- Introduction
- Scripts
- hisatgenotype.py – Analysis of a whole human genome
- hisatgenotype_locus.py – Analysis of a specific gene, genomic region, or gene family
- hisatgenotype_build_genome.py – Building a genotype genome
- hisatgenotype_extract_vars.py – Extraction of variants, haplotypes, etc.
- hisatgenotype_extract_reads.py – Extraction of reads that belong to genomic regions of interest
- hisatgenotype_locus_samples.py – Analysis of many samples
Introduction
This is the old manual for versions earlier than 1.1. Please use this information for those versions only.
Scripts
hisatgenotype.py – Analysis of a whole human genome
The hisatgenotype.py python script will analyze a whole human genome using whole genome sequencing reads. It will align reads to genotype genome, extract reads belonging to each locus of interest, and perform typing and assembly.

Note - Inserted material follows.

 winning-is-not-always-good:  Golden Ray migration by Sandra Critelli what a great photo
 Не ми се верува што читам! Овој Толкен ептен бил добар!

Argument | Description | Default | Example |
---|---|---|---|
--base | Base file name for index, variants, haplotypes, etc. | genotype_genome | --base genotype_genome |
--region-list | Comma separated list of regions | (empty) meaning every region available | --region-list hla.A,hla.B,hla.C,codis.FGA,cyp.2D6 |
-p / --threads | Number of threads to be used | 1 | -p 4 |
-U | Single-end read file name | None | -U read.fq.gz |
-1 | Paired-end read file name 1 | None | -1 read.1.fq.gz |
-2 | Paired-end read file name 2 | None | -2 read.2.fq.gz |
-f / --fasta | Reads are provided in FASTA format | None | -f |
--alignment-file | Sorted bam alignment file converted from HISAT2’s sam alignment output | None | --alignment-file NA12878.bam |
--num-editdist | Number of maximum edit distance or mismatches allowed in the alignment, typing, and assembly of a read (not a pair) | 2 | --num-editdist 0 |
--assembly | Perform assembly of each locus of interest | disabled | --assembly |
--verbose | Provide more information | disabled | --verbose |
-h / --help | Output help message | disabled | --help |
Examples:
$ hisatgenotype.py --base genotype_genome -p 4 -1 read.1.fq.gz -2 read.2.fq.gz
$ hisatgenotype.py --verbose --base genotype_genome -p 4 --region-list hla.A -1 read.1.fq.gz -2 read.2.fq.gz
$ hisatgenotype.py --base genotype_genome --alignment-file NA12878.bam
$ hisatgenotype.py --base genotype_genome --region-list hla.A,hla.B,hla.C,hla.DQA1,hla.DQB1,hla.DRB1,codis,cyp.2D6 --alignment-file NA12878.bam
hisatgenotype_locus.py – Analysis of a specific gene, genomic region, or gene family
The hisatgenotype_locus.py python script will analyze a particular locus or a set of genes or genomic regions using extracted reads. As the name of the script (locus) implies, it will align reads to a part of genotype genome and perform typing and assembly.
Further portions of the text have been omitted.